WHAT TO WORK ON:
Can you render everything from the line containing "In camera distance order, list" down to the end of the rows as a Markdown table with two columns, No for a running number and Line for the line itself, leaving out blank lines?

RECORDS SHOWN:
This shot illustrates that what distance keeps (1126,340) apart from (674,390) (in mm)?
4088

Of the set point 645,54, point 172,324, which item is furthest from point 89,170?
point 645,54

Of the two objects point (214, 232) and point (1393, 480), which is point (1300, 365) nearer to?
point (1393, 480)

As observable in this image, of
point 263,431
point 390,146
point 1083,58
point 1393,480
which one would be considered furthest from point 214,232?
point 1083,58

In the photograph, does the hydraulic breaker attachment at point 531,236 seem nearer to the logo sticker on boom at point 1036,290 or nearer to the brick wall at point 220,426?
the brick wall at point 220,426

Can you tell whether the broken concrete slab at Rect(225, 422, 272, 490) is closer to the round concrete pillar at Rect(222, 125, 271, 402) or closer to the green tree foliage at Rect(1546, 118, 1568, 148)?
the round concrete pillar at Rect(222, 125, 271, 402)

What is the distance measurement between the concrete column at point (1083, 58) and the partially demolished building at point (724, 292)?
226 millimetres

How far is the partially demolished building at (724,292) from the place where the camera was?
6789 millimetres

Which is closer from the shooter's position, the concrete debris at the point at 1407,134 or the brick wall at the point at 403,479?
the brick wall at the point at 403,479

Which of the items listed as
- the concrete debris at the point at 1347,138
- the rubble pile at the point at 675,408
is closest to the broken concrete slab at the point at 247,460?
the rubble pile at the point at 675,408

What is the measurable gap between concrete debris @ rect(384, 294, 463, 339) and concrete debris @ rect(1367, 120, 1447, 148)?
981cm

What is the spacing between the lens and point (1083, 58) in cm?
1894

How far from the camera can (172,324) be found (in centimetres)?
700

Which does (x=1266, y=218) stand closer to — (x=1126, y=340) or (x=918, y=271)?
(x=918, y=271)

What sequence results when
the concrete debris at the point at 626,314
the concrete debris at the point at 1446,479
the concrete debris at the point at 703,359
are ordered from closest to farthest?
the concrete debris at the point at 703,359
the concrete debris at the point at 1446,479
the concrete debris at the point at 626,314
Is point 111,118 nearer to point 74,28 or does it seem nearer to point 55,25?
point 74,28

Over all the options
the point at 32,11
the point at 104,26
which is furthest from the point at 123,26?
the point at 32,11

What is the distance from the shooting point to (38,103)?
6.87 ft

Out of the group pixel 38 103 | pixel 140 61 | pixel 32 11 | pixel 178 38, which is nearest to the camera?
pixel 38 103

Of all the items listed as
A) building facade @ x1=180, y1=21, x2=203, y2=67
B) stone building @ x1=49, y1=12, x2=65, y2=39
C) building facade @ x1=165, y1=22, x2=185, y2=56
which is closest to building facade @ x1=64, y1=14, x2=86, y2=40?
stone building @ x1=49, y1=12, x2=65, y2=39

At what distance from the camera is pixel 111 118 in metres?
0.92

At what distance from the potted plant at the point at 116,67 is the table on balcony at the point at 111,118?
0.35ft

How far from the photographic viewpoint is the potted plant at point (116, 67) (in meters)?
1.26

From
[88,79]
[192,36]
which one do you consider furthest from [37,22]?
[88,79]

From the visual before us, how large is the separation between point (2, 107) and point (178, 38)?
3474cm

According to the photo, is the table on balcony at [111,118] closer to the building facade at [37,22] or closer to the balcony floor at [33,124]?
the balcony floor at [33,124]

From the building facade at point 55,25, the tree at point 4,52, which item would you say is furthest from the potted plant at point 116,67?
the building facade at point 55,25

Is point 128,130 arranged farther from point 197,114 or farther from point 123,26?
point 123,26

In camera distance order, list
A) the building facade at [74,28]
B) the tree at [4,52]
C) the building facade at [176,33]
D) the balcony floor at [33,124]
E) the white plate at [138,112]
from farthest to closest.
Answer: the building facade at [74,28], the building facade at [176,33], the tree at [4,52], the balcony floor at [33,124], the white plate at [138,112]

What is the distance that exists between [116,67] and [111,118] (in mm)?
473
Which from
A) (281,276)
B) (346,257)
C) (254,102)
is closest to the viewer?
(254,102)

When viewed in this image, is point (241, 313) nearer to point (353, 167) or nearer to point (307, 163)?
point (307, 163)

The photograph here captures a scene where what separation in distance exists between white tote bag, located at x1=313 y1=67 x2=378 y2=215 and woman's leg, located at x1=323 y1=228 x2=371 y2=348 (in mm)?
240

WRITTEN SOLUTION:
| No | Line |
|---|---|
| 1 | In camera distance order, list |
| 2 | A) the building facade at [74,28] |
| 3 | B) the tree at [4,52] |
| 4 | C) the building facade at [176,33] |
| 5 | D) the balcony floor at [33,124] |
| 6 | E) the white plate at [138,112] |
| 7 | from farthest to closest. |
| 8 | Answer: the building facade at [74,28], the building facade at [176,33], the tree at [4,52], the balcony floor at [33,124], the white plate at [138,112] |
| 9 | What is the distance that exists between [116,67] and [111,118] (in mm)? |
| 10 | 473 |
| 11 | Which from |
| 12 | A) (281,276) |
| 13 | B) (346,257) |
| 14 | C) (254,102) |
| 15 | is closest to the viewer? |
| 16 | (254,102) |
| 17 | When viewed in this image, is point (241, 313) nearer to point (353, 167) or nearer to point (307, 163)? |
| 18 | point (307, 163) |
| 19 | The photograph here captures a scene where what separation in distance exists between white tote bag, located at x1=313 y1=67 x2=378 y2=215 and woman's leg, located at x1=323 y1=228 x2=371 y2=348 (in mm)? |
| 20 | 240 |